* What the task requires
From the first line of the records below, transcribe each line exactly up to and including the one with "Fleurons d 39"; pictures stay out.

======

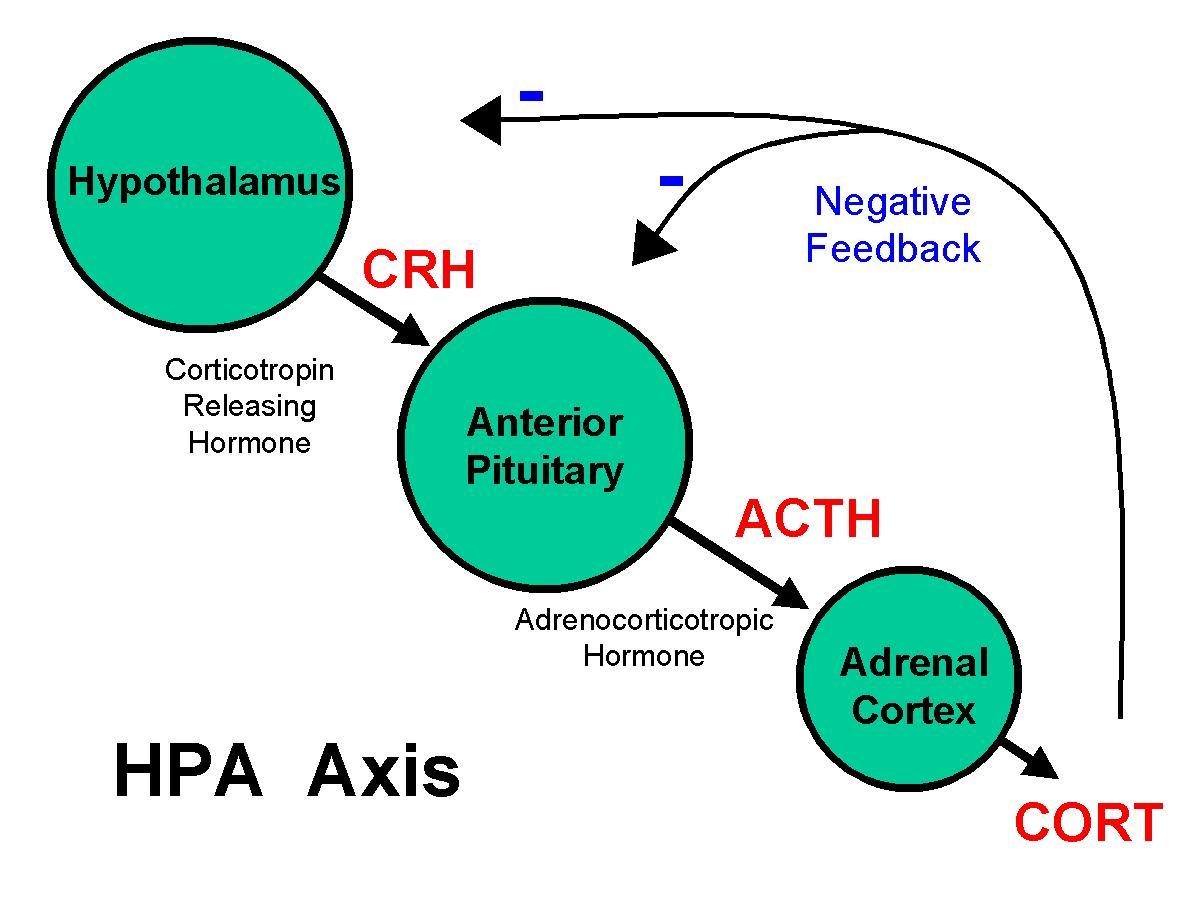 Cortisol Hormone Axis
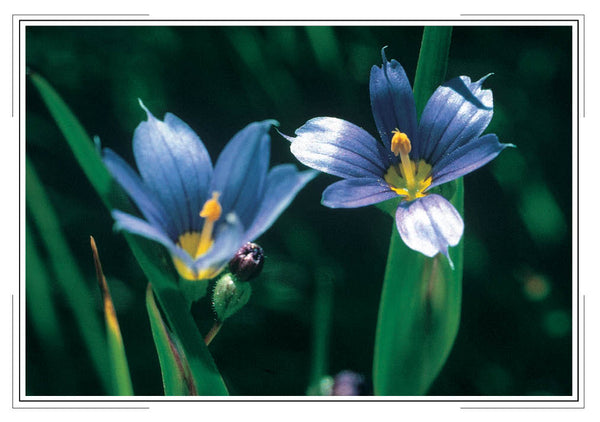 2020 Wildflowers Pocket Calendar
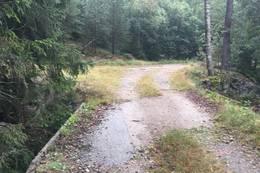 Ta til venstre rundt Sørtjønn. Det er bare et par hundre meter til Erkleivveien / kjørevei om du går rett frem - Foto:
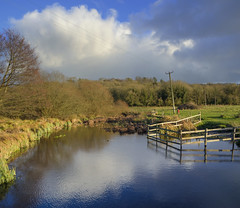 River Test reflection (Rich3012) Tags: test valley stockbridge river hampshire hants england uk reflection vertorama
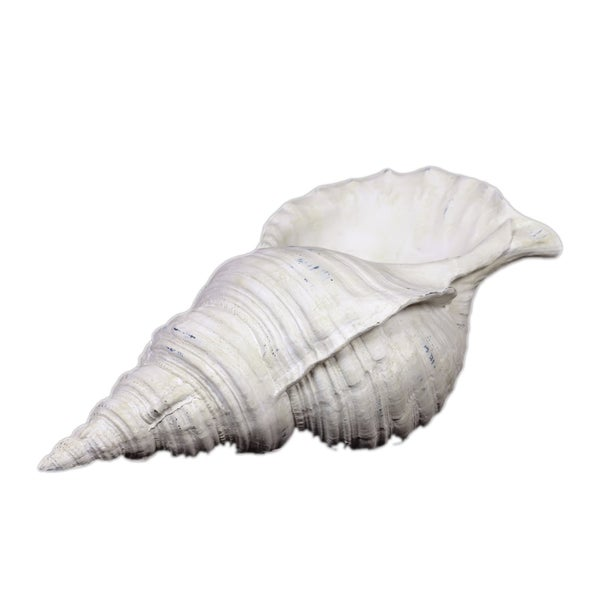 Urban Trends Collection White Resin Seashell
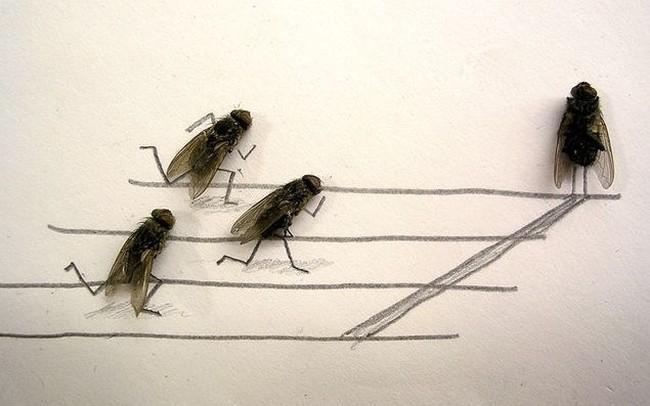 moscas-corren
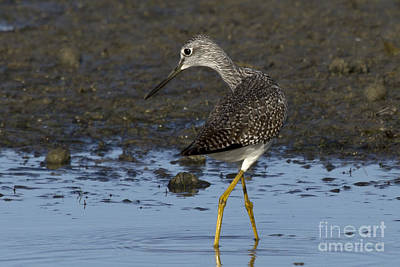 Photograph - Twisting Lesser Yellowlegs by Meg Rousher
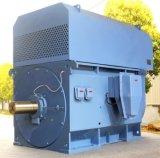 1750 kw 750rpm do motor elétrico AC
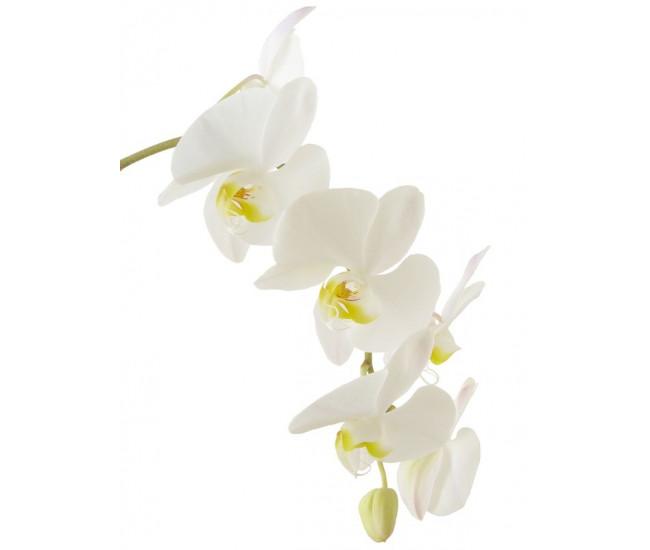 Fleurons d 39 orchid e phalaenopsis livraison orchid e for France fleurs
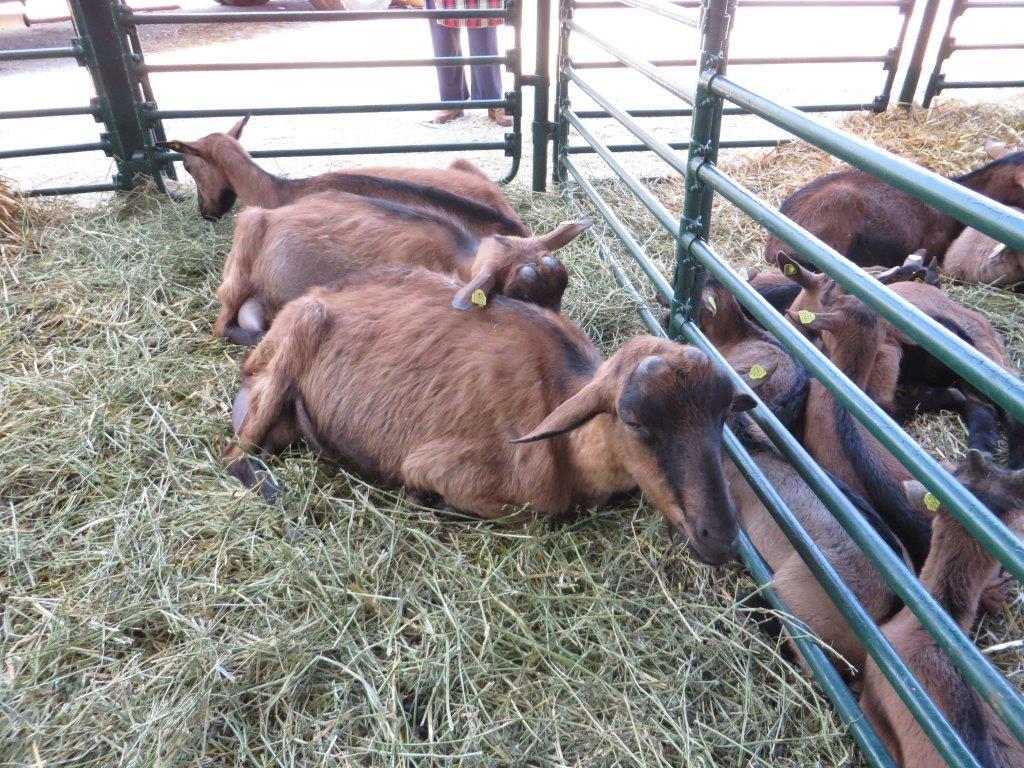 Ilustracija: koze, foto: Svetlana Kovačević, Domaćinska kuća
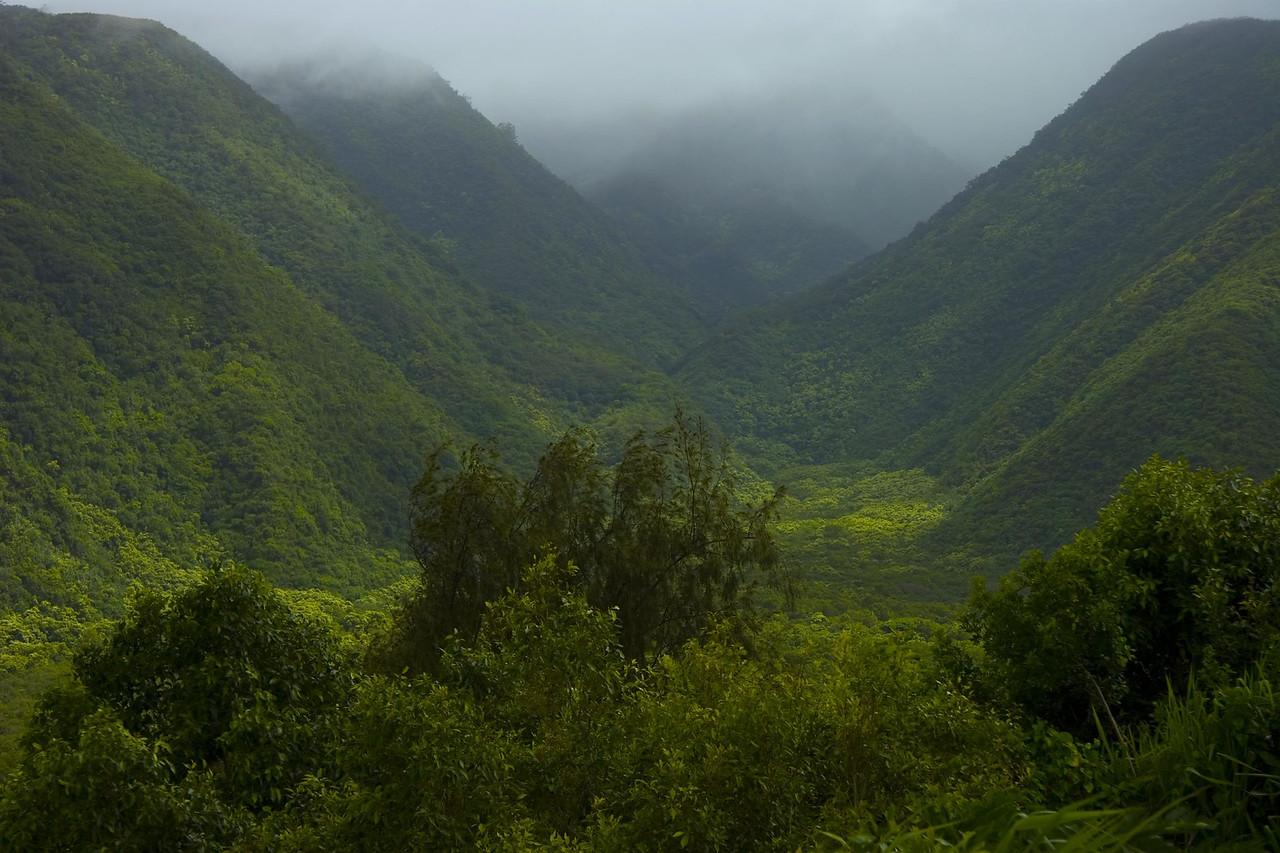 20060806 Hawaii 0045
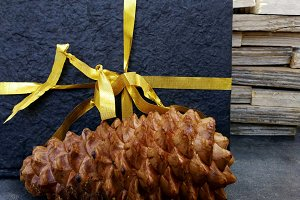 Notebook with ribbon and pinecone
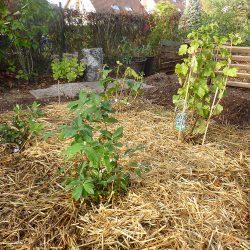 vier Beerensträucher gepflanzt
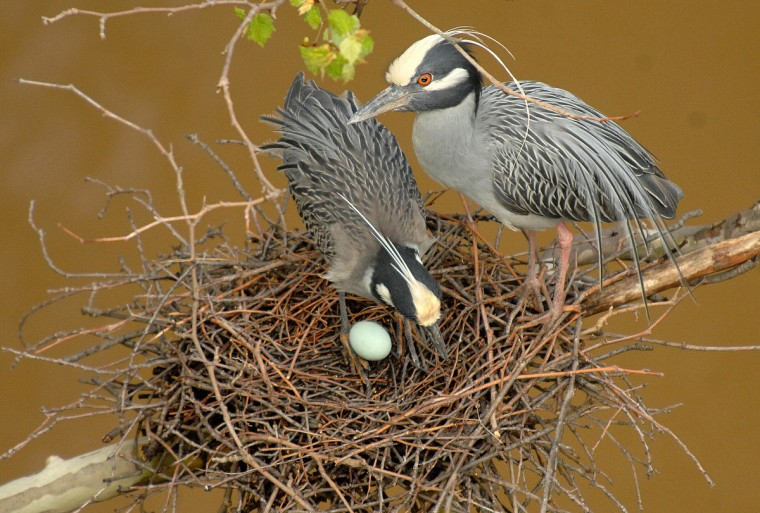 A pair of yellow-crowned night herons engage in a courting ritual in May after losing all but one of their eggs from April. (Jerry Jackson/Baltimore Sun)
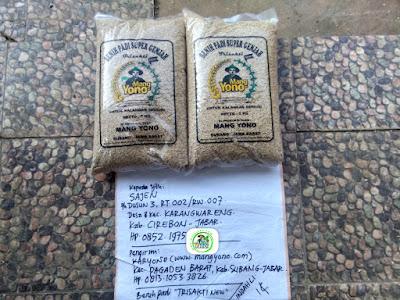 Benih padi yang dibeli   SAJEN Cirebon, Jabar.    (Sebelum di Packing).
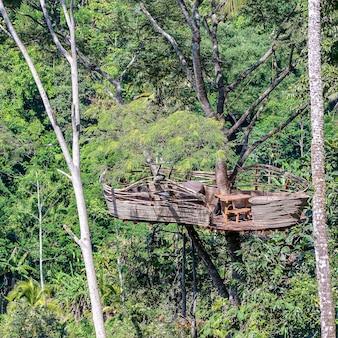 Ekstremalny teren rekreacyjny na wysokim drzewie tropikalnym w dżungli w pobliżu tarasów ryżowych na wyspie bali, indonezja. koncepcja przyrody i podróży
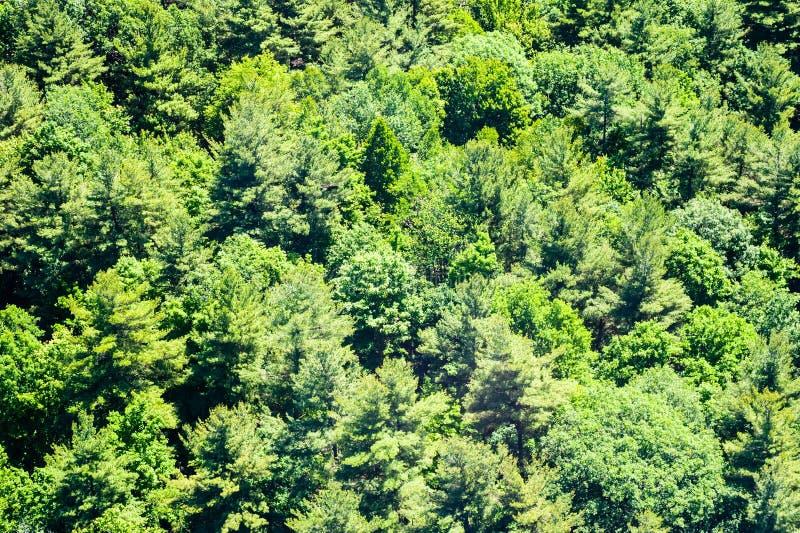 Weelderig groen bos van verschillende bomen royalty-vrije stock foto's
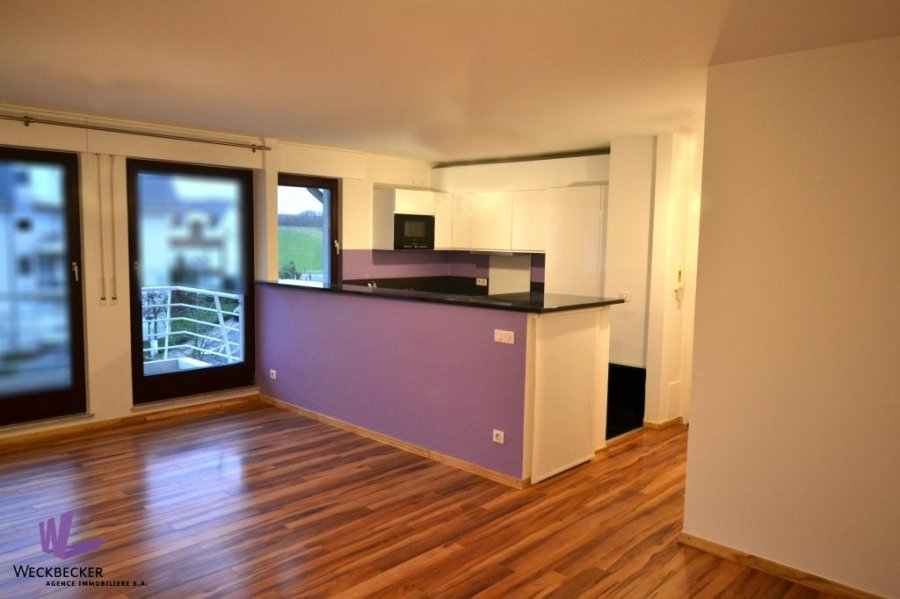 apartment for rent 2 bedrooms 82 m² berchem photo 1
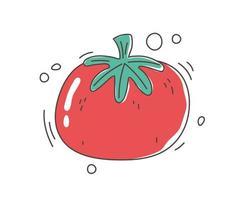 cibo sano nutrizione dieta raccolto biologico icona vegetale pomodoro crudo vettore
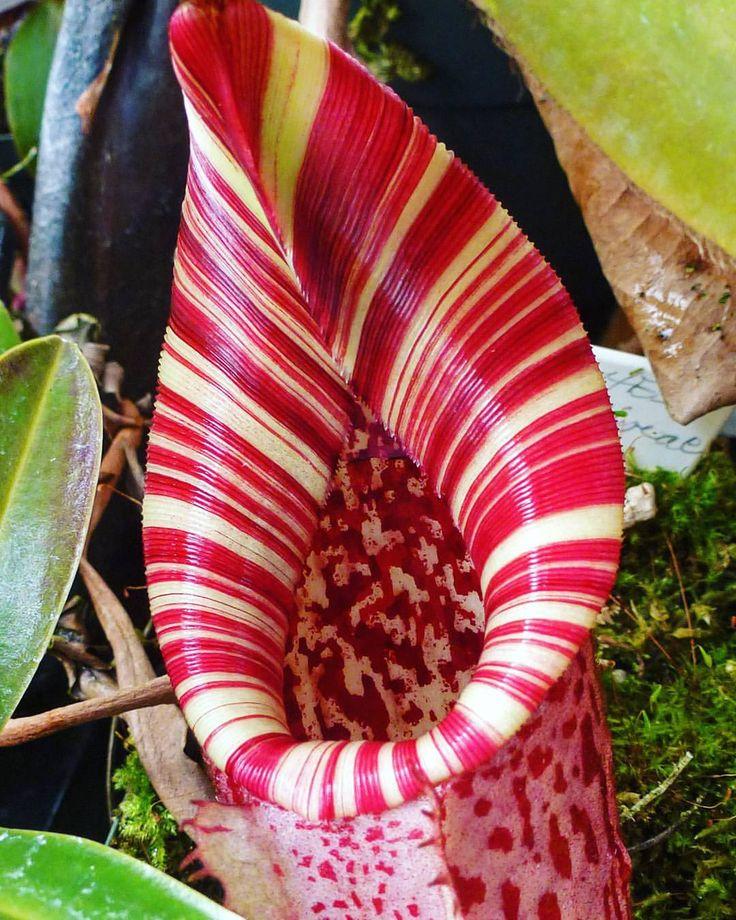 #nepenthes #tropicalpitcherplant #pitcherplants #carnivoroustagram…                                                                                                                                                                                 Mais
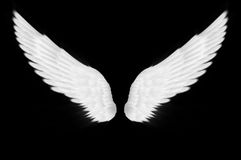Les ailes de blanc Images stock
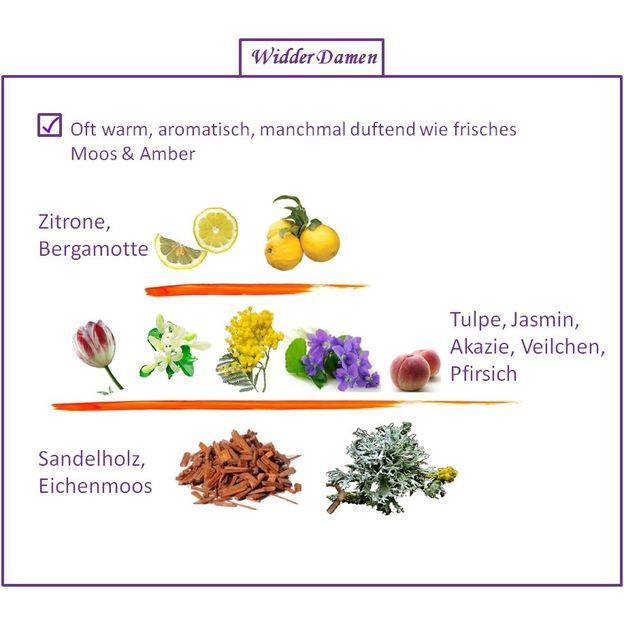 Sternzeichen Widder - Eau de Parfum für Frau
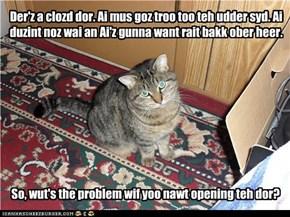 Wut a kitteh tinks wen yoo duzint moov kwicklee enuff.
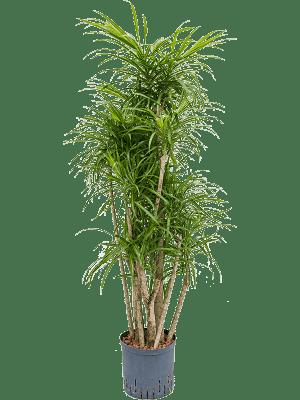 Pleomele (Dracaena) 'Anita' Branched 22/19 110 - Plant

======

* Exercise solution
 Cortisol Hormone Axis
 2020 Wildflowers Pocket Calendar
 Ta til venstre rundt Sørtjønn. Det er bare et par hundre meter til Erkleivveien / kjørevei om du går rett frem - Foto:
 River Test reflection (Rich3012) Tags: test valley stockbridge river hampshire hants england uk reflection vertorama
 Urban Trends Collection White Resin Seashell
 moscas-corren
 Photograph - Twisting Lesser Yellowlegs by Meg Rousher
 1750 kw 750rpm do motor elétrico AC
 Fleurons d 39 orchid e phalaenopsis livraison orchid e for France fleurs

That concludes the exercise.